Passion, pride, and fierce ambitions come together in this enthralling adventure full of violence and grit. After a slow-burning start, the surprises come at us fast and thick as the plot takes off in the second half, all set against a backdrop of tensions and hostilities. It’s interesting to note that the pirates of this world have their own politics, so with that also comes the mercurial alliances and betrayals, not to mention their own set of rules and piratical codes of conduct. Anything can happen at all, which makes one wonder if Drake Morass might be in way over his head trying to unite this rough bunch of thieves and miscreants, most of whom are only out for themselves.

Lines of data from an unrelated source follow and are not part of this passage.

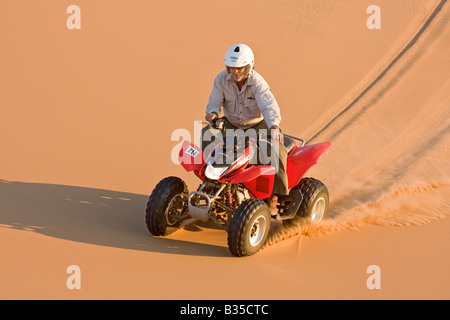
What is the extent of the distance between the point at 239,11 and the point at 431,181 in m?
8.79

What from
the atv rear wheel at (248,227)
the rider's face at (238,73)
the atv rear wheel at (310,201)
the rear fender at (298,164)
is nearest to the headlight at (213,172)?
the atv rear wheel at (248,227)

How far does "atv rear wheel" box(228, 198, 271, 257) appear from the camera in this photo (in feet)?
20.8

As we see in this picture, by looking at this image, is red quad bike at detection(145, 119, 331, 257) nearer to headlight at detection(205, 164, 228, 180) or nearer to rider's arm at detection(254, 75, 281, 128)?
headlight at detection(205, 164, 228, 180)

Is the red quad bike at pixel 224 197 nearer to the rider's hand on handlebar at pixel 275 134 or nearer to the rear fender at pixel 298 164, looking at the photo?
the rider's hand on handlebar at pixel 275 134

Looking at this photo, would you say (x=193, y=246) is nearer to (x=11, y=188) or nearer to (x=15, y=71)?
(x=11, y=188)

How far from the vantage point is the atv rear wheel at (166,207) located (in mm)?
6738

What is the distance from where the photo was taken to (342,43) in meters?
15.8

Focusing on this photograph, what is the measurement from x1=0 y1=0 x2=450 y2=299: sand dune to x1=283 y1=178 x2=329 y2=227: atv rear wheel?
6.7 inches

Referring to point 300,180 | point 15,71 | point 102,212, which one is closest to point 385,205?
point 300,180

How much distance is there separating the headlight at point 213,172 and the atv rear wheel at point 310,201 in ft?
4.21

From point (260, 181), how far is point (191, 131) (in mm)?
4099

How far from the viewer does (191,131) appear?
1098 cm

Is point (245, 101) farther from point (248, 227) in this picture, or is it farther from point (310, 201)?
point (248, 227)

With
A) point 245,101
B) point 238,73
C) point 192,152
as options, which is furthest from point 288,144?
point 192,152
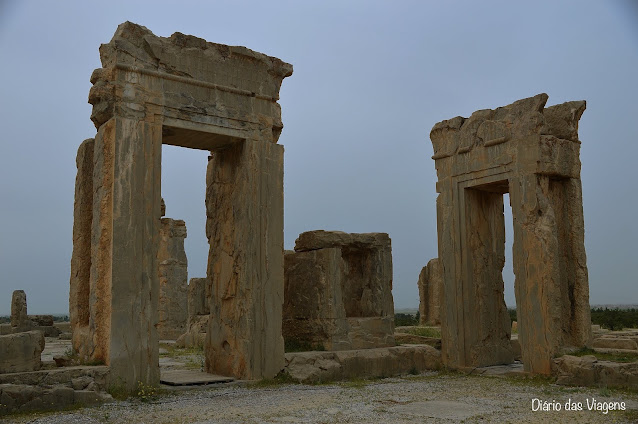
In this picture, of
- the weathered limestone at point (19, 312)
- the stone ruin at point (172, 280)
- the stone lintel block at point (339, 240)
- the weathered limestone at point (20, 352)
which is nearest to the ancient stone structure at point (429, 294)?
the stone ruin at point (172, 280)

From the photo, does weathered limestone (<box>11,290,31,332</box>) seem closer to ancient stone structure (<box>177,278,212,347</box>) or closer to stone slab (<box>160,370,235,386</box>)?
ancient stone structure (<box>177,278,212,347</box>)

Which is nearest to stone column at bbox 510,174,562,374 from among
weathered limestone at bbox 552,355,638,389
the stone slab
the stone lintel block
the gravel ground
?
weathered limestone at bbox 552,355,638,389

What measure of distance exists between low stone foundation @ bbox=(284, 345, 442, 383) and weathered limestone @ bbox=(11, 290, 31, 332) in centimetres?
1123

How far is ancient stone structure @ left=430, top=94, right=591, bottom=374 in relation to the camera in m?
9.23

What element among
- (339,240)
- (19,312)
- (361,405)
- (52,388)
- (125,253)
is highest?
(339,240)

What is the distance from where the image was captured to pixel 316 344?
9758mm

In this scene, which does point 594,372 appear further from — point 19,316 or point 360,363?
point 19,316

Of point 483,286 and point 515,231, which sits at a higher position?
point 515,231

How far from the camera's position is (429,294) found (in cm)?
2008

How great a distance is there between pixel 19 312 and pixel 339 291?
1144 centimetres

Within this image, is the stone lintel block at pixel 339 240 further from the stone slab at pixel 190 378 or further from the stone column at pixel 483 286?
the stone slab at pixel 190 378

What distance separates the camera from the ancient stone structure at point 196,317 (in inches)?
577

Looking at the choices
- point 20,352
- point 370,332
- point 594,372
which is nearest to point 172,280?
point 370,332

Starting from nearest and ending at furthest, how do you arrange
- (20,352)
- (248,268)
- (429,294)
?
(20,352) < (248,268) < (429,294)
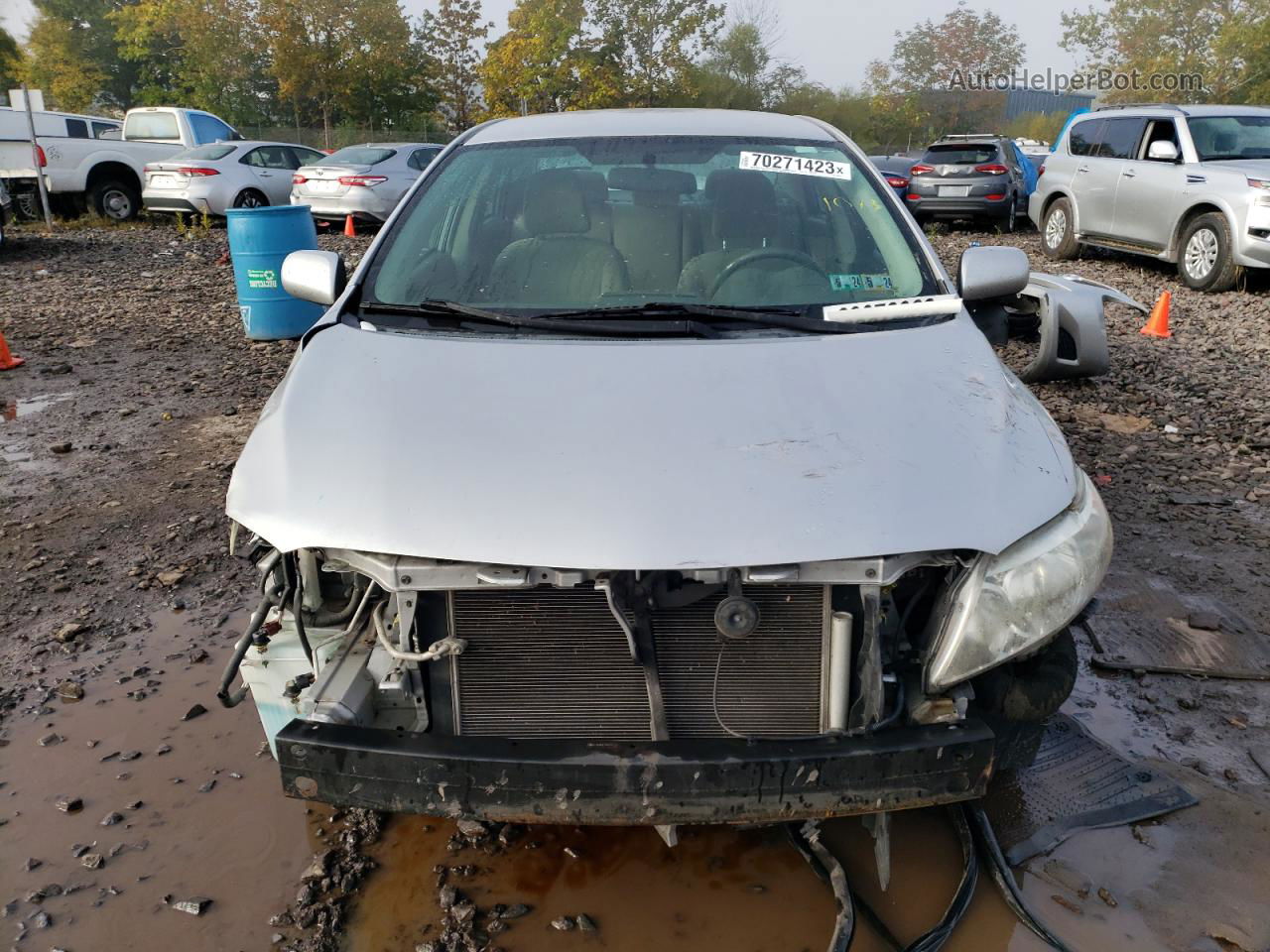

After all, it’s not easy being a pirate, especially in the world of Hayes’ First Earth. As I mentioned before, Where Loyalties Lie was my first introduction to the author’s distinctive brand of dark fantasy—which I found to be as brutal and visceral as it was reputed to be. If you’ve come for the raging sea battles and bloody ship takeovers, then you’ll be in for a treat. However, be forewarned as well that depictions of murder, torture and rape are frequent, tossed out almost nonchalantly and often described in graphic detail—not in a way that’s intended to be flippant, mind you, but simply because this is the way of this novel’s world. It’s best, therefore, to avoid this one if you don’t think you can stomach these kinds of horrors, for the threat of violence is an everyday reality for the characters, and the story never lets you forget it. This book is grimdark in its purest form, and it is not ashamed to flaunt the fact.
For the genre, the characters are also as you would expect—most of them are capable of doing great evil, with a few who have some admirable qualities. Admittedly, as with a lot of grimdark novels I wish there had been more variety in the personalities, though there were still enough surprises to keep me guessing at their motives and actions. I also didn’t get a good feel for Drake Morass until later in the novel, largely because the slow build-up in the first half, though I’ve also heard that he is a character—albeit a minor one—from Hayes’ The Ties That Bind trilogy and I can’t help but wonder if not having read the previous series might have played into my initial disconnect with him. That said, the good news is that this is merely a minor issue; by the time the story got going, there is no doubt that I became fully engaged with every single one of these characters, especially once all their potential and intentions were revealed.
Bottom line, for fans of grimdark and pirates, Where Loyalties Lie will be like your dream come true, capable of satisfying the most ferocious appetites for gritty, brutal, and violent nautical fantasy. It is a solid first volume, doing a superb job of establishing the series’ colorful characters and themes, and I am looking forward to the next installment.